Os dois materiais podem ser combinados com água para fazer um supercapacitor, uma tecnologia de armazenamento de energia elétrica alternativa às baterias.
A equipe garante que o supercapacitor poderia ser incorporado à fundação de concreto de uma casa, onde poderia armazenar energia para um dia inteiro, acrescentando pouco (ou nenhum) custo à construção e ainda fornecendo a força estrutural necessária. Os pesquisadores também imaginam uma estrada de concreto, que poderia fornecer recarga sem contato para carros elétricos enquanto eles trafegam por essa estrada.
Protótipos do supercapacitor construídos pela equipe, que agora pretende ampliá-los.
[Imagem: Franz-Josef Ulm/Admir Masic/Yang-Shao Horn]

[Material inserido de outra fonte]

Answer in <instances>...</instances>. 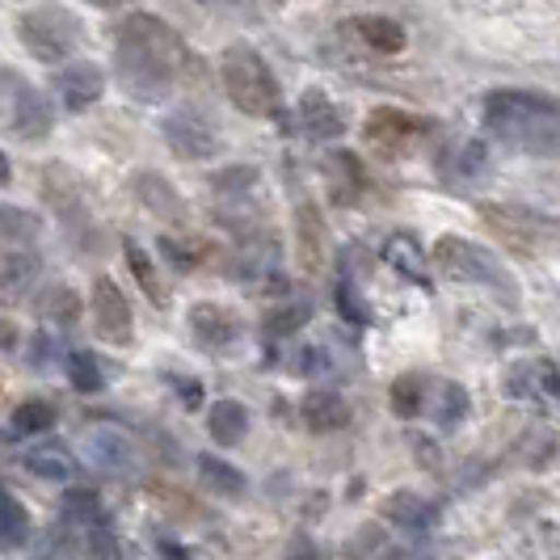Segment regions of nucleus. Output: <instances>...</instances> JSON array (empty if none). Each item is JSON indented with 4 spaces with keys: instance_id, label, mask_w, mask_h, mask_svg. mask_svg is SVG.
Listing matches in <instances>:
<instances>
[{
    "instance_id": "1",
    "label": "nucleus",
    "mask_w": 560,
    "mask_h": 560,
    "mask_svg": "<svg viewBox=\"0 0 560 560\" xmlns=\"http://www.w3.org/2000/svg\"><path fill=\"white\" fill-rule=\"evenodd\" d=\"M114 72L131 97L165 102L173 84L202 77V63L186 47V38L156 13H131L114 30Z\"/></svg>"
},
{
    "instance_id": "2",
    "label": "nucleus",
    "mask_w": 560,
    "mask_h": 560,
    "mask_svg": "<svg viewBox=\"0 0 560 560\" xmlns=\"http://www.w3.org/2000/svg\"><path fill=\"white\" fill-rule=\"evenodd\" d=\"M485 131L514 152L548 156L560 148V102L532 89H493L485 97Z\"/></svg>"
},
{
    "instance_id": "3",
    "label": "nucleus",
    "mask_w": 560,
    "mask_h": 560,
    "mask_svg": "<svg viewBox=\"0 0 560 560\" xmlns=\"http://www.w3.org/2000/svg\"><path fill=\"white\" fill-rule=\"evenodd\" d=\"M434 270L451 282H472V287H489L498 300H505L510 308H518V279L510 275L502 257L493 249H485L477 241H464V236H439L434 249H430Z\"/></svg>"
},
{
    "instance_id": "4",
    "label": "nucleus",
    "mask_w": 560,
    "mask_h": 560,
    "mask_svg": "<svg viewBox=\"0 0 560 560\" xmlns=\"http://www.w3.org/2000/svg\"><path fill=\"white\" fill-rule=\"evenodd\" d=\"M220 81H224L228 102L241 114H249V118H275L282 110L279 77L249 43H232L220 56Z\"/></svg>"
},
{
    "instance_id": "5",
    "label": "nucleus",
    "mask_w": 560,
    "mask_h": 560,
    "mask_svg": "<svg viewBox=\"0 0 560 560\" xmlns=\"http://www.w3.org/2000/svg\"><path fill=\"white\" fill-rule=\"evenodd\" d=\"M480 220L502 236L505 249L527 253V257H548L560 249V220L539 215L532 207H498V202H480Z\"/></svg>"
},
{
    "instance_id": "6",
    "label": "nucleus",
    "mask_w": 560,
    "mask_h": 560,
    "mask_svg": "<svg viewBox=\"0 0 560 560\" xmlns=\"http://www.w3.org/2000/svg\"><path fill=\"white\" fill-rule=\"evenodd\" d=\"M18 38H22V47L34 59H43V63H68V59L81 51L84 30L68 9L47 4V9H30L26 18L18 22Z\"/></svg>"
},
{
    "instance_id": "7",
    "label": "nucleus",
    "mask_w": 560,
    "mask_h": 560,
    "mask_svg": "<svg viewBox=\"0 0 560 560\" xmlns=\"http://www.w3.org/2000/svg\"><path fill=\"white\" fill-rule=\"evenodd\" d=\"M434 136V118L413 110H400V106H375L363 122V140L371 152L388 156V161H400L409 156L418 143H425Z\"/></svg>"
},
{
    "instance_id": "8",
    "label": "nucleus",
    "mask_w": 560,
    "mask_h": 560,
    "mask_svg": "<svg viewBox=\"0 0 560 560\" xmlns=\"http://www.w3.org/2000/svg\"><path fill=\"white\" fill-rule=\"evenodd\" d=\"M4 127L9 136L26 143L47 140L56 131V110L38 84L22 81L13 68H4Z\"/></svg>"
},
{
    "instance_id": "9",
    "label": "nucleus",
    "mask_w": 560,
    "mask_h": 560,
    "mask_svg": "<svg viewBox=\"0 0 560 560\" xmlns=\"http://www.w3.org/2000/svg\"><path fill=\"white\" fill-rule=\"evenodd\" d=\"M89 312H93V329L106 346H131L136 337V316H131V304L122 295V287L106 275L93 279V295H89Z\"/></svg>"
},
{
    "instance_id": "10",
    "label": "nucleus",
    "mask_w": 560,
    "mask_h": 560,
    "mask_svg": "<svg viewBox=\"0 0 560 560\" xmlns=\"http://www.w3.org/2000/svg\"><path fill=\"white\" fill-rule=\"evenodd\" d=\"M161 136H165V143L182 156V161H207V156H215V152H220V136H215V127H211L207 118H198L195 110L165 114Z\"/></svg>"
},
{
    "instance_id": "11",
    "label": "nucleus",
    "mask_w": 560,
    "mask_h": 560,
    "mask_svg": "<svg viewBox=\"0 0 560 560\" xmlns=\"http://www.w3.org/2000/svg\"><path fill=\"white\" fill-rule=\"evenodd\" d=\"M51 89L63 102V110L81 114L89 106H97V97L106 93V77L97 63H63L56 77H51Z\"/></svg>"
},
{
    "instance_id": "12",
    "label": "nucleus",
    "mask_w": 560,
    "mask_h": 560,
    "mask_svg": "<svg viewBox=\"0 0 560 560\" xmlns=\"http://www.w3.org/2000/svg\"><path fill=\"white\" fill-rule=\"evenodd\" d=\"M190 337H195L198 350L224 354L228 346H236V337H241V316L220 308V304H195L190 308Z\"/></svg>"
},
{
    "instance_id": "13",
    "label": "nucleus",
    "mask_w": 560,
    "mask_h": 560,
    "mask_svg": "<svg viewBox=\"0 0 560 560\" xmlns=\"http://www.w3.org/2000/svg\"><path fill=\"white\" fill-rule=\"evenodd\" d=\"M295 118H300L304 136H312V140H337L346 131V114H341V106L325 89H304L300 106H295Z\"/></svg>"
},
{
    "instance_id": "14",
    "label": "nucleus",
    "mask_w": 560,
    "mask_h": 560,
    "mask_svg": "<svg viewBox=\"0 0 560 560\" xmlns=\"http://www.w3.org/2000/svg\"><path fill=\"white\" fill-rule=\"evenodd\" d=\"M131 190H136V198H140L156 220H165V224H182L186 220V202L173 190V182H165L161 173H136Z\"/></svg>"
},
{
    "instance_id": "15",
    "label": "nucleus",
    "mask_w": 560,
    "mask_h": 560,
    "mask_svg": "<svg viewBox=\"0 0 560 560\" xmlns=\"http://www.w3.org/2000/svg\"><path fill=\"white\" fill-rule=\"evenodd\" d=\"M295 236H300V261L304 270L316 275L329 257V232H325V220L316 211V202H300L295 207Z\"/></svg>"
},
{
    "instance_id": "16",
    "label": "nucleus",
    "mask_w": 560,
    "mask_h": 560,
    "mask_svg": "<svg viewBox=\"0 0 560 560\" xmlns=\"http://www.w3.org/2000/svg\"><path fill=\"white\" fill-rule=\"evenodd\" d=\"M300 418H304V425H308L312 434H334V430H346V421H350V405H346V396L341 393L316 388V393L304 396Z\"/></svg>"
},
{
    "instance_id": "17",
    "label": "nucleus",
    "mask_w": 560,
    "mask_h": 560,
    "mask_svg": "<svg viewBox=\"0 0 560 560\" xmlns=\"http://www.w3.org/2000/svg\"><path fill=\"white\" fill-rule=\"evenodd\" d=\"M43 275V257L30 245H4L0 257V282H4V300H18L22 291H30Z\"/></svg>"
},
{
    "instance_id": "18",
    "label": "nucleus",
    "mask_w": 560,
    "mask_h": 560,
    "mask_svg": "<svg viewBox=\"0 0 560 560\" xmlns=\"http://www.w3.org/2000/svg\"><path fill=\"white\" fill-rule=\"evenodd\" d=\"M207 434H211V443L215 447H241L245 443V434H249V409L241 405V400H215L211 405V413H207Z\"/></svg>"
},
{
    "instance_id": "19",
    "label": "nucleus",
    "mask_w": 560,
    "mask_h": 560,
    "mask_svg": "<svg viewBox=\"0 0 560 560\" xmlns=\"http://www.w3.org/2000/svg\"><path fill=\"white\" fill-rule=\"evenodd\" d=\"M380 518H388L393 527H400V532H430V523H434V510H430V502L425 498H418V493H409V489H396V493H388L384 502H380Z\"/></svg>"
},
{
    "instance_id": "20",
    "label": "nucleus",
    "mask_w": 560,
    "mask_h": 560,
    "mask_svg": "<svg viewBox=\"0 0 560 560\" xmlns=\"http://www.w3.org/2000/svg\"><path fill=\"white\" fill-rule=\"evenodd\" d=\"M346 30L363 43L366 51H375V56H396V51H405V43H409L405 26L393 22V18H354Z\"/></svg>"
},
{
    "instance_id": "21",
    "label": "nucleus",
    "mask_w": 560,
    "mask_h": 560,
    "mask_svg": "<svg viewBox=\"0 0 560 560\" xmlns=\"http://www.w3.org/2000/svg\"><path fill=\"white\" fill-rule=\"evenodd\" d=\"M341 560H400V544L393 539L388 527L366 523L341 544Z\"/></svg>"
},
{
    "instance_id": "22",
    "label": "nucleus",
    "mask_w": 560,
    "mask_h": 560,
    "mask_svg": "<svg viewBox=\"0 0 560 560\" xmlns=\"http://www.w3.org/2000/svg\"><path fill=\"white\" fill-rule=\"evenodd\" d=\"M84 455H89L93 468H102V472H110V477H122V472L131 468V447H127V439L114 434V430H93V434L84 439Z\"/></svg>"
},
{
    "instance_id": "23",
    "label": "nucleus",
    "mask_w": 560,
    "mask_h": 560,
    "mask_svg": "<svg viewBox=\"0 0 560 560\" xmlns=\"http://www.w3.org/2000/svg\"><path fill=\"white\" fill-rule=\"evenodd\" d=\"M384 261L393 266V270H400L405 279H413V282H421L425 287V266H430V253L421 249L418 245V236L413 232H396L393 241L384 245Z\"/></svg>"
},
{
    "instance_id": "24",
    "label": "nucleus",
    "mask_w": 560,
    "mask_h": 560,
    "mask_svg": "<svg viewBox=\"0 0 560 560\" xmlns=\"http://www.w3.org/2000/svg\"><path fill=\"white\" fill-rule=\"evenodd\" d=\"M56 421H59V413H56V405H51V400L30 396V400H22V405L9 413V443L30 439V434H47Z\"/></svg>"
},
{
    "instance_id": "25",
    "label": "nucleus",
    "mask_w": 560,
    "mask_h": 560,
    "mask_svg": "<svg viewBox=\"0 0 560 560\" xmlns=\"http://www.w3.org/2000/svg\"><path fill=\"white\" fill-rule=\"evenodd\" d=\"M198 480L207 485V493H220V498H241L249 489L245 472L232 468L220 455H198Z\"/></svg>"
},
{
    "instance_id": "26",
    "label": "nucleus",
    "mask_w": 560,
    "mask_h": 560,
    "mask_svg": "<svg viewBox=\"0 0 560 560\" xmlns=\"http://www.w3.org/2000/svg\"><path fill=\"white\" fill-rule=\"evenodd\" d=\"M122 257H127V266H131V279L140 282V291L148 295V304H152V308H165L168 291H165V282H161V275H156V261L148 257V249L136 245V241H127V245H122Z\"/></svg>"
},
{
    "instance_id": "27",
    "label": "nucleus",
    "mask_w": 560,
    "mask_h": 560,
    "mask_svg": "<svg viewBox=\"0 0 560 560\" xmlns=\"http://www.w3.org/2000/svg\"><path fill=\"white\" fill-rule=\"evenodd\" d=\"M81 295L68 287V282H56V287H47L43 295H38V316L43 320H51V325H63V329H72V325H81Z\"/></svg>"
},
{
    "instance_id": "28",
    "label": "nucleus",
    "mask_w": 560,
    "mask_h": 560,
    "mask_svg": "<svg viewBox=\"0 0 560 560\" xmlns=\"http://www.w3.org/2000/svg\"><path fill=\"white\" fill-rule=\"evenodd\" d=\"M26 472L38 480H51V485H63V480L77 472V464H72V455L59 447V443H47V447H34L26 451Z\"/></svg>"
},
{
    "instance_id": "29",
    "label": "nucleus",
    "mask_w": 560,
    "mask_h": 560,
    "mask_svg": "<svg viewBox=\"0 0 560 560\" xmlns=\"http://www.w3.org/2000/svg\"><path fill=\"white\" fill-rule=\"evenodd\" d=\"M308 320H312V304H308V300H287L282 308H270V312H266V320H261V337L279 341V337L300 334V329H304Z\"/></svg>"
},
{
    "instance_id": "30",
    "label": "nucleus",
    "mask_w": 560,
    "mask_h": 560,
    "mask_svg": "<svg viewBox=\"0 0 560 560\" xmlns=\"http://www.w3.org/2000/svg\"><path fill=\"white\" fill-rule=\"evenodd\" d=\"M63 371H68V384L84 396H93L106 388V371H102V363H97L89 350H72V354L63 359Z\"/></svg>"
},
{
    "instance_id": "31",
    "label": "nucleus",
    "mask_w": 560,
    "mask_h": 560,
    "mask_svg": "<svg viewBox=\"0 0 560 560\" xmlns=\"http://www.w3.org/2000/svg\"><path fill=\"white\" fill-rule=\"evenodd\" d=\"M388 400H393V413L400 421H418L425 413V380L421 375H400V380H393Z\"/></svg>"
},
{
    "instance_id": "32",
    "label": "nucleus",
    "mask_w": 560,
    "mask_h": 560,
    "mask_svg": "<svg viewBox=\"0 0 560 560\" xmlns=\"http://www.w3.org/2000/svg\"><path fill=\"white\" fill-rule=\"evenodd\" d=\"M0 514H4V523H0V544L13 552V548H22L30 535H34V523H30V510L13 493H4L0 498Z\"/></svg>"
},
{
    "instance_id": "33",
    "label": "nucleus",
    "mask_w": 560,
    "mask_h": 560,
    "mask_svg": "<svg viewBox=\"0 0 560 560\" xmlns=\"http://www.w3.org/2000/svg\"><path fill=\"white\" fill-rule=\"evenodd\" d=\"M468 409H472V400L464 393V384H439V393H434V421L443 425V430H455L459 421L468 418Z\"/></svg>"
},
{
    "instance_id": "34",
    "label": "nucleus",
    "mask_w": 560,
    "mask_h": 560,
    "mask_svg": "<svg viewBox=\"0 0 560 560\" xmlns=\"http://www.w3.org/2000/svg\"><path fill=\"white\" fill-rule=\"evenodd\" d=\"M0 220H4V224H0L4 245H30V241H38V232H43L38 215H30V211H22V207H4Z\"/></svg>"
},
{
    "instance_id": "35",
    "label": "nucleus",
    "mask_w": 560,
    "mask_h": 560,
    "mask_svg": "<svg viewBox=\"0 0 560 560\" xmlns=\"http://www.w3.org/2000/svg\"><path fill=\"white\" fill-rule=\"evenodd\" d=\"M63 518L68 523H97L102 518V498L93 493V489H72L68 498H63Z\"/></svg>"
},
{
    "instance_id": "36",
    "label": "nucleus",
    "mask_w": 560,
    "mask_h": 560,
    "mask_svg": "<svg viewBox=\"0 0 560 560\" xmlns=\"http://www.w3.org/2000/svg\"><path fill=\"white\" fill-rule=\"evenodd\" d=\"M334 300H337V312H341V316H346L354 329H363L366 320H371V312H366V304L359 300V291H354V282H350V279H337Z\"/></svg>"
},
{
    "instance_id": "37",
    "label": "nucleus",
    "mask_w": 560,
    "mask_h": 560,
    "mask_svg": "<svg viewBox=\"0 0 560 560\" xmlns=\"http://www.w3.org/2000/svg\"><path fill=\"white\" fill-rule=\"evenodd\" d=\"M211 186H215L220 195H245L241 186H257V173H253V168H224V173L211 177Z\"/></svg>"
},
{
    "instance_id": "38",
    "label": "nucleus",
    "mask_w": 560,
    "mask_h": 560,
    "mask_svg": "<svg viewBox=\"0 0 560 560\" xmlns=\"http://www.w3.org/2000/svg\"><path fill=\"white\" fill-rule=\"evenodd\" d=\"M89 544H93V552H97V560H118V544H114L110 523H106V518L89 523Z\"/></svg>"
},
{
    "instance_id": "39",
    "label": "nucleus",
    "mask_w": 560,
    "mask_h": 560,
    "mask_svg": "<svg viewBox=\"0 0 560 560\" xmlns=\"http://www.w3.org/2000/svg\"><path fill=\"white\" fill-rule=\"evenodd\" d=\"M168 384L177 388V396H182V405H186V409H198V405H202V393H207V388H202V380H190V375H168Z\"/></svg>"
},
{
    "instance_id": "40",
    "label": "nucleus",
    "mask_w": 560,
    "mask_h": 560,
    "mask_svg": "<svg viewBox=\"0 0 560 560\" xmlns=\"http://www.w3.org/2000/svg\"><path fill=\"white\" fill-rule=\"evenodd\" d=\"M282 560H320V552H316V544H312L308 532L291 535V544H287V552H282Z\"/></svg>"
},
{
    "instance_id": "41",
    "label": "nucleus",
    "mask_w": 560,
    "mask_h": 560,
    "mask_svg": "<svg viewBox=\"0 0 560 560\" xmlns=\"http://www.w3.org/2000/svg\"><path fill=\"white\" fill-rule=\"evenodd\" d=\"M161 253H165V257L173 261V266H177V270H195V266H198L195 257H190V249H182L177 241H161Z\"/></svg>"
},
{
    "instance_id": "42",
    "label": "nucleus",
    "mask_w": 560,
    "mask_h": 560,
    "mask_svg": "<svg viewBox=\"0 0 560 560\" xmlns=\"http://www.w3.org/2000/svg\"><path fill=\"white\" fill-rule=\"evenodd\" d=\"M480 165H485V148H480V143L459 148V168H464V173H480Z\"/></svg>"
},
{
    "instance_id": "43",
    "label": "nucleus",
    "mask_w": 560,
    "mask_h": 560,
    "mask_svg": "<svg viewBox=\"0 0 560 560\" xmlns=\"http://www.w3.org/2000/svg\"><path fill=\"white\" fill-rule=\"evenodd\" d=\"M156 552H161L165 560H190V552H186L173 535H156Z\"/></svg>"
},
{
    "instance_id": "44",
    "label": "nucleus",
    "mask_w": 560,
    "mask_h": 560,
    "mask_svg": "<svg viewBox=\"0 0 560 560\" xmlns=\"http://www.w3.org/2000/svg\"><path fill=\"white\" fill-rule=\"evenodd\" d=\"M26 354L34 359V366H47V363H51V359H47V354H51V341H47V337L38 334V337H34V346H30Z\"/></svg>"
},
{
    "instance_id": "45",
    "label": "nucleus",
    "mask_w": 560,
    "mask_h": 560,
    "mask_svg": "<svg viewBox=\"0 0 560 560\" xmlns=\"http://www.w3.org/2000/svg\"><path fill=\"white\" fill-rule=\"evenodd\" d=\"M84 4H93V9H127V4H136V0H84Z\"/></svg>"
}]
</instances>
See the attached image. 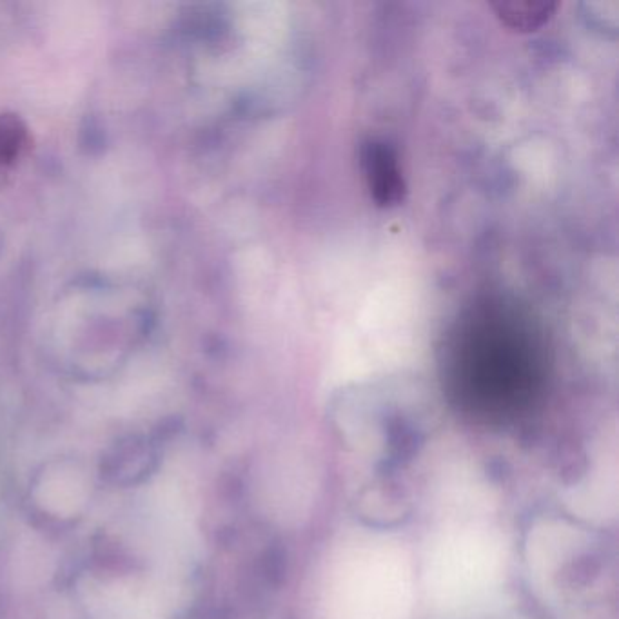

Supercapacitor de cimento, carbono e água
O princípio de funcionamento dos capacitores é muito simples: Eles são constituídos por duas placas eletricamente condutoras imersas em um eletrólito e separadas por uma membrana. Quando uma voltagem é aplicada através dos dois polos, íons carregados positivamente do eletrólito se acumulam na placa carregada negativamente, enquanto a placa carregada positivamente acumula íons carregados negativamente.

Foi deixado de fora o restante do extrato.